Construire une plateforme web pour le cinéma

Comme je le raconte dans mon billet sur les projets que j’accompagne, je travaille actuellement sur plusieurs projets de transformation numérique.

Cela fait plus de 10 ans que je collabore avec Dan Wechsler, le directeur de la société de production de films d’auteur Bord Cadre films. Nous avons créé ensemble plusieurs prototypes d’expériences vidéo: le player vidéo Comet, qui permettait de constituer une playlist de courtes vidéos liées par des mots clé à une vidéo principale, ou le projet de bande dessinée interactive Zeru, qui a gagné un prix pour son concept d’interactivité innovant.

Ces projets d’expérimentation avec les possibilités vertigineuses de l’informatique nous ont donné envie d’aller plus loin dans ce monde numérique. Non pas avec des nouveaux projets transmedia, mais avec l’objectif d’une transformation profonde permettant de réaliser sur des bonnes bases les prochains projets numériques novateurs.

Je suis en train de rédiger un billet spécifique sur les raisons de réaliser cette transformation profonde avant de vouloir réaliser des projets qui se veulent pérennes dans le monde numérique.

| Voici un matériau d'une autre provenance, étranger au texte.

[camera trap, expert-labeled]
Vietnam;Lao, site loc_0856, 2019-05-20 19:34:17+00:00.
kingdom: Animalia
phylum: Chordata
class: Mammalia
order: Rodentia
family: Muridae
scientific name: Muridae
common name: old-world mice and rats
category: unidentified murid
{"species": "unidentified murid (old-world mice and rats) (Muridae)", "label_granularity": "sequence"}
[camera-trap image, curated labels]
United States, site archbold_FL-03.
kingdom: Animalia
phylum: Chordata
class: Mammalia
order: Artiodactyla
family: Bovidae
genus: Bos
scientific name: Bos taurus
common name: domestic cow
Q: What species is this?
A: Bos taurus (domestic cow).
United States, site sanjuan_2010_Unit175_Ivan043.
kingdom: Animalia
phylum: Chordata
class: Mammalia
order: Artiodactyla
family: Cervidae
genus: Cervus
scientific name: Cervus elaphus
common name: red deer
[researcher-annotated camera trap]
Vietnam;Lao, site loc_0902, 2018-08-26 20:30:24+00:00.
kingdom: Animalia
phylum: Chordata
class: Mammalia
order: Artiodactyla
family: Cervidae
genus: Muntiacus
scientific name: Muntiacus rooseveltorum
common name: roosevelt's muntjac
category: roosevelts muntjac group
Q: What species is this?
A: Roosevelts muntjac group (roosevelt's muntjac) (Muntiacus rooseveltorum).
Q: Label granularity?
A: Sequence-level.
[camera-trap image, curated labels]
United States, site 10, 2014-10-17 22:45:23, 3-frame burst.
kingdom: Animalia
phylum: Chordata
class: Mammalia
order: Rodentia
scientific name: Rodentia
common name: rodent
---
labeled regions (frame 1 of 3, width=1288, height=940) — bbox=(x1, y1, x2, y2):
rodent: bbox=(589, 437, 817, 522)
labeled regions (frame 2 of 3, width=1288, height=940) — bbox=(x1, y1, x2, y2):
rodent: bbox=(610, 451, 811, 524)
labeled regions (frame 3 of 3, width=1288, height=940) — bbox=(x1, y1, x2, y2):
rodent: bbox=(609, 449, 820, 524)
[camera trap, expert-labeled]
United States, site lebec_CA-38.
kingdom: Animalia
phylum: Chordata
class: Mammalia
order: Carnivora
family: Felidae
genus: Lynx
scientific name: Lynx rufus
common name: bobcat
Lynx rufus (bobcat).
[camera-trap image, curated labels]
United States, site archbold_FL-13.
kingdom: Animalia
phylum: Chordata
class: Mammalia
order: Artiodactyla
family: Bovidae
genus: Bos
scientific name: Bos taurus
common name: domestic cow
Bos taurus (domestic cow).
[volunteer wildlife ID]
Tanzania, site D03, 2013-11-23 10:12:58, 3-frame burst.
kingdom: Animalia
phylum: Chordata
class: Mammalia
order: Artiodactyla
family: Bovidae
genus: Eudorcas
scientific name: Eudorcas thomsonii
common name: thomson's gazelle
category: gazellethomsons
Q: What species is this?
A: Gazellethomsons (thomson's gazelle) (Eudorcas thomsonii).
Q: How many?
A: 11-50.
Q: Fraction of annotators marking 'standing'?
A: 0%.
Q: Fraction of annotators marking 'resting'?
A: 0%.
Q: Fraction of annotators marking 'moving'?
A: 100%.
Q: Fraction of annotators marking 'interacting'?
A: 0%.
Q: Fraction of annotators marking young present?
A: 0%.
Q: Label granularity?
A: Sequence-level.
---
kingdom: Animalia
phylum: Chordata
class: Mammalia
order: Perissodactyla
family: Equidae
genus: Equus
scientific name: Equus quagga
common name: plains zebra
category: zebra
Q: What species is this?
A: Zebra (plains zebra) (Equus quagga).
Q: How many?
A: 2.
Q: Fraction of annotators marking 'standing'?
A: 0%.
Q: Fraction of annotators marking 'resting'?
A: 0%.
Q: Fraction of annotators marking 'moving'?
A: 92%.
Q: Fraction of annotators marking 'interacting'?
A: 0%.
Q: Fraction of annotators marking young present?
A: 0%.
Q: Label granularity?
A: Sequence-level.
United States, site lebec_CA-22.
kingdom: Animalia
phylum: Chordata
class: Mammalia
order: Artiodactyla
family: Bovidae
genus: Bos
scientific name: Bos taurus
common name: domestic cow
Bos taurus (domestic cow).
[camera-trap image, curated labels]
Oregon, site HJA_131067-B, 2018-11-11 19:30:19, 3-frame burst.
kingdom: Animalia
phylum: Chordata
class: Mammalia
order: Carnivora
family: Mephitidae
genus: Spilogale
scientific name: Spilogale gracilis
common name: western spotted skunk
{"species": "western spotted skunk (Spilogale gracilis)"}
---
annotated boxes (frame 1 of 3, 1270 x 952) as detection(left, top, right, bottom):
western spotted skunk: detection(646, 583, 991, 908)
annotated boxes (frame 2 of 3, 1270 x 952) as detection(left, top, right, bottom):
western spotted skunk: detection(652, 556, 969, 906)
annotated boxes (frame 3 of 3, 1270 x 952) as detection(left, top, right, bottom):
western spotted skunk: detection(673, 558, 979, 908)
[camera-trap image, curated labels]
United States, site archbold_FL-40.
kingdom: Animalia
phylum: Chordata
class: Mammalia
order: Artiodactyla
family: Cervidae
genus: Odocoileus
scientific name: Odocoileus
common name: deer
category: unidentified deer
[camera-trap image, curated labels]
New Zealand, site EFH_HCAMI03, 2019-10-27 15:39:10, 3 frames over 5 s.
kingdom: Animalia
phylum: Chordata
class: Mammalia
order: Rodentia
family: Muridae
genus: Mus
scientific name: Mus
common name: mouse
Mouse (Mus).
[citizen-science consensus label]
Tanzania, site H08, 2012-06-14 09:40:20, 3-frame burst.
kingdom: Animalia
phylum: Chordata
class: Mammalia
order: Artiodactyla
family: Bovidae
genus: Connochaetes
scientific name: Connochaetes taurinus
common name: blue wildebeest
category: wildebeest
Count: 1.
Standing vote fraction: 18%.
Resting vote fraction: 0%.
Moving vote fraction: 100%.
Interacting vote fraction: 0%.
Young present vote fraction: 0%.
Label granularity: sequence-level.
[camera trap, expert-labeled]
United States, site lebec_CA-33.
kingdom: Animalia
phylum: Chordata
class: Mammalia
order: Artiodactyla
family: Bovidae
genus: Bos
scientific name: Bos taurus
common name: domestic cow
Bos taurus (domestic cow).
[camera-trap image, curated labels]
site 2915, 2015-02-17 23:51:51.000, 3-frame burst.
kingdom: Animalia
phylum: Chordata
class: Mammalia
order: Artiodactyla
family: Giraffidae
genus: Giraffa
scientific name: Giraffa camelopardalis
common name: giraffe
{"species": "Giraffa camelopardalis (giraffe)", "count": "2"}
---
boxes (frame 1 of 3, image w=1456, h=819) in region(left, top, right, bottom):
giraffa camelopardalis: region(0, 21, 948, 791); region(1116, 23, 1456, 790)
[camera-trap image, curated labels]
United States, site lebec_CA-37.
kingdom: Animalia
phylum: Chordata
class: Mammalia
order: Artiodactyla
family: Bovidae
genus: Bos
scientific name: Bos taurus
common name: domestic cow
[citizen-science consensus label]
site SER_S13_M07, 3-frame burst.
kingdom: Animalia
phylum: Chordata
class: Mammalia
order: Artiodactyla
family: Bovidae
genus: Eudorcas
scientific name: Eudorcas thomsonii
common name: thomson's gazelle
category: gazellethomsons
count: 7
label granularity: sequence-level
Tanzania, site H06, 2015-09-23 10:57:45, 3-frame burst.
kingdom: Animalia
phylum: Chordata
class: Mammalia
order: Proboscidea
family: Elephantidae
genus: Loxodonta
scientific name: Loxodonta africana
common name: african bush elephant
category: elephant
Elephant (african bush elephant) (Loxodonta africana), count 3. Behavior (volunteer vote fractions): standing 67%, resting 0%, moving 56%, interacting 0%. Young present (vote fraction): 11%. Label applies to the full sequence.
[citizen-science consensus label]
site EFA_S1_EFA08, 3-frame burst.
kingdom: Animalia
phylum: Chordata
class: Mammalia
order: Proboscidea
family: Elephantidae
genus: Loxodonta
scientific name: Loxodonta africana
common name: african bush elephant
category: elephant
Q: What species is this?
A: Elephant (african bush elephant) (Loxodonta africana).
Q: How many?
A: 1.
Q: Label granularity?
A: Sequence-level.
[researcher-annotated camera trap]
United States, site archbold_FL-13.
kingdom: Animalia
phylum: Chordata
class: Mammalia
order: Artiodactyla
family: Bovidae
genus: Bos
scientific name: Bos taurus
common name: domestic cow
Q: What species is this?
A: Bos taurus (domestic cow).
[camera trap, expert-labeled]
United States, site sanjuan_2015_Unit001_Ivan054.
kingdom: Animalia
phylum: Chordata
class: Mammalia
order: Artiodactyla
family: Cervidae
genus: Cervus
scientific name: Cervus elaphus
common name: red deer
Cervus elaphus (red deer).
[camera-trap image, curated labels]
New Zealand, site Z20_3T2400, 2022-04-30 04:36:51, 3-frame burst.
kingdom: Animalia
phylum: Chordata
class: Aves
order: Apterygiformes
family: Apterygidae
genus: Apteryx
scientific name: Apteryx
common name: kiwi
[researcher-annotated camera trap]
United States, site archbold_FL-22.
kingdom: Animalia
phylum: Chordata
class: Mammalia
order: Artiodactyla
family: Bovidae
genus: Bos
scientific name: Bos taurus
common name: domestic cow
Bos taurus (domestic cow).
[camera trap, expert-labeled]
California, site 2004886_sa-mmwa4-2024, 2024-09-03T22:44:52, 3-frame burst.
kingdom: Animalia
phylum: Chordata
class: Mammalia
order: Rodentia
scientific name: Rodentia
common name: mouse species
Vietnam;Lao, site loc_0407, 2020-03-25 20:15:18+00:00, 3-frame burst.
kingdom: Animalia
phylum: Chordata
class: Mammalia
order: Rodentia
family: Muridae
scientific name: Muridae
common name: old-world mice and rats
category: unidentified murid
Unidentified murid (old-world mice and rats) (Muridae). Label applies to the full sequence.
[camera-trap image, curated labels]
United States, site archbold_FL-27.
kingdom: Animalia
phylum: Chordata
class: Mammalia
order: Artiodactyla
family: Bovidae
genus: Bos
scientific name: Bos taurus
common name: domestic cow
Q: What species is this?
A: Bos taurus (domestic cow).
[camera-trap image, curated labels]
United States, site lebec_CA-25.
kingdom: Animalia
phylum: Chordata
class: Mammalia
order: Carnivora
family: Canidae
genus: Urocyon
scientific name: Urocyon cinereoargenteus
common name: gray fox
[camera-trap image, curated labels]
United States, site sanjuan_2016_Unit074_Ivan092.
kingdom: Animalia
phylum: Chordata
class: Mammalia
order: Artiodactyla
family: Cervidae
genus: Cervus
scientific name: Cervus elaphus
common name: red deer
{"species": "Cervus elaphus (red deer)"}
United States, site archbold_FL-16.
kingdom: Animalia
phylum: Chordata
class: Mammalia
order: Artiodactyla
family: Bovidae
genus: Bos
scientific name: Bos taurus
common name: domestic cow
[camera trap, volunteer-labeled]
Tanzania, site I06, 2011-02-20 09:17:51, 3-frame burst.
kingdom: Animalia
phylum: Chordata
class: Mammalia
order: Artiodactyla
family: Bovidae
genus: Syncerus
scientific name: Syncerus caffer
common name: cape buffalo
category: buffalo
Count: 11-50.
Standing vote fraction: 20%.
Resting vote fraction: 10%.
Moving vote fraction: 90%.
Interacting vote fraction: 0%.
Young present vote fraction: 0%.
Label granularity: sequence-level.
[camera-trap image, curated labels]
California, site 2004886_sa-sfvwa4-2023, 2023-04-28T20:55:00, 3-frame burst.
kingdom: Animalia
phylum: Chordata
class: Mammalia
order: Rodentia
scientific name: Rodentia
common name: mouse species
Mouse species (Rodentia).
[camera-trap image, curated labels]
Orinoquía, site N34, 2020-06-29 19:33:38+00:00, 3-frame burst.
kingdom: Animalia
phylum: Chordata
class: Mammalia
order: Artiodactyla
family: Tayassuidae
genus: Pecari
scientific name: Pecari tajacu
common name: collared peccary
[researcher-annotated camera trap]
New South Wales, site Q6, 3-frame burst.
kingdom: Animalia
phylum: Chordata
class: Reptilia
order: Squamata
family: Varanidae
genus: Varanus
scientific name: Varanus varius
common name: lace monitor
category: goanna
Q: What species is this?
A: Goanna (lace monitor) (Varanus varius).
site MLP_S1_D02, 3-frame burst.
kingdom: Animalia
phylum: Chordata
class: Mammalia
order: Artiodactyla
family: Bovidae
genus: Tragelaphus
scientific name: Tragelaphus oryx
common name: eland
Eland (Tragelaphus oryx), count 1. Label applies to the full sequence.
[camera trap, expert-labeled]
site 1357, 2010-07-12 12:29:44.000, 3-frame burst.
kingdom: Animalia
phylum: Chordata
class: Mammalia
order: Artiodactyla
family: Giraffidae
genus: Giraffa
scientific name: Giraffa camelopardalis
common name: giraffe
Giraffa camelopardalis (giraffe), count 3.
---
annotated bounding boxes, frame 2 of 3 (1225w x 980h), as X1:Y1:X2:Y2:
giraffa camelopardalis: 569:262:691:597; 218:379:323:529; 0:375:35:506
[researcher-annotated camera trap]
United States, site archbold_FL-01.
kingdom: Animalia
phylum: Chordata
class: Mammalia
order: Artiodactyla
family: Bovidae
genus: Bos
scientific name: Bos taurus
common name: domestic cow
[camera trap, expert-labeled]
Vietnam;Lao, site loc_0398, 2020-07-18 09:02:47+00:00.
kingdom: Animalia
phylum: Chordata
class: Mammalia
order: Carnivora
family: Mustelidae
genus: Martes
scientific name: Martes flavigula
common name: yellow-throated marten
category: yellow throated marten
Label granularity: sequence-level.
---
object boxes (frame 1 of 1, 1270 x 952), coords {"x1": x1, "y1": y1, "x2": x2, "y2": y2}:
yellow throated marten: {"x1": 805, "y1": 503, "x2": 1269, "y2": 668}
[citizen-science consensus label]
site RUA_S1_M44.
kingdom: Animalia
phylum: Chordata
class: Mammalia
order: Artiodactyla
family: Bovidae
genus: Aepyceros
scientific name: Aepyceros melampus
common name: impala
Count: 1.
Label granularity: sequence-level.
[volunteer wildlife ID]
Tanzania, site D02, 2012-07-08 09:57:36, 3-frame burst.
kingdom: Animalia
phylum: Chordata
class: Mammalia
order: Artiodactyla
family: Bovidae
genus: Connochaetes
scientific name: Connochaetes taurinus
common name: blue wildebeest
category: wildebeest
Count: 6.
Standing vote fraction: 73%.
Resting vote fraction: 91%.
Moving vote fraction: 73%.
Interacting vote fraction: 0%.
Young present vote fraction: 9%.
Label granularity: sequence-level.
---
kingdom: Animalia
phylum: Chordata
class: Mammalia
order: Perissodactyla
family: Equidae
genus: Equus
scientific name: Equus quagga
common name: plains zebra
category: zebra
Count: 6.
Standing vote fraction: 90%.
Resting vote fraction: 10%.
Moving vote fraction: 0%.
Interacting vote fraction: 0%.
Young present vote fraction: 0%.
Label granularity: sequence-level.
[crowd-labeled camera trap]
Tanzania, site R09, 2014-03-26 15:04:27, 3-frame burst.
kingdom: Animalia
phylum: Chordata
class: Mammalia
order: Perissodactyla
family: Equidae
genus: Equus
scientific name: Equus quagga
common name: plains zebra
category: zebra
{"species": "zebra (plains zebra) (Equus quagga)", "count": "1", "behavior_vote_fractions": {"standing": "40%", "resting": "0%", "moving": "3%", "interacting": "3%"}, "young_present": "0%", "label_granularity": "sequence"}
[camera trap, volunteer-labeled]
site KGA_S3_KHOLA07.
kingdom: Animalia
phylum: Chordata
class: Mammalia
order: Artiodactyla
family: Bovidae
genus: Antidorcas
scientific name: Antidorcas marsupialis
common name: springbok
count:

Grâce à un soutien financier exceptionnel COVID-19 de la Confédération et des Cantons, des sociétés de productions culturelles ont pu demander des moyens financiers pour pouvoir se concentrer sur la nécessité de cette transformation profonde, que la crise liée au COVID-19 a remis sur le devant de la scène.

Ce billet va articuler ce que nous aimerions développer et proposer avec le projet de transformation pour Bord Cadre films, que nous allons pouvoir réaliser dans les mois qui viennent, grâce au soutien financier reçu en fin de l’année dernière.

Les enjeux du projet en quelques lignes

Voici quelques-unes des questions que nous nous posons depuis des années.

Comment faire vivre un film sur Internet ?

Internet ne sera jamais une copie dématérialisée du monde présentiel (salle de cinéma, festivals…); il faut inventer autre chose, qui est spécifique à la nature intrinsèque du réseau informatique.
Mais quoi, comment ?

Quelles expériences numériques peut-on proposer aux spectateurs qui vont aller voir ou ont vu un film en salle ?

Il n’y a pas assez de passerelles entre notre “premier monde” et les multiples usages numériques possibles; tant d’occasions manquées pour fidéliser et acquérir de nouveaux publics.
Comment initier ces passerelles, avec quelles propositions ?

Comment tisser des relations valorisantes avec nos publics ?

La principale relation que nous entretenons avec nos publics se passe lors des moments privilégiés de présentations en salle; cette relation ponctuelle n’est pas pérenne. À l’époque où les communautés en ligne ont plus de valeur que les contenus, il faut réagir.
Comment intégrer de manière créative, valorisante et évolutive nos publics au sein de nos projets ?

Que serait une société de production cinématographique compatible avec le monde numérique ?

Les workflows techniques et créatifs ont relativement peu évolué dans le fond, malgré les multiples évolutions techniques liés à la numérisation. Beaucoup trop d’énergie et de valeur sont perdues dans les processus collaboratifs, inopérants et inefficaces. Le cinéma est resté trop longtemps à l’écart des transformations que les autres domaines créatifs ont dû traverser. Mieux vaut anticiper que de subir…
Comment mettre en œuvre des “nouvelles bonnes pratiques” pour mieux profiter des possibilités et opportunités spécifiques du numérique ? Que serait une plateforme web pour le cinéma ?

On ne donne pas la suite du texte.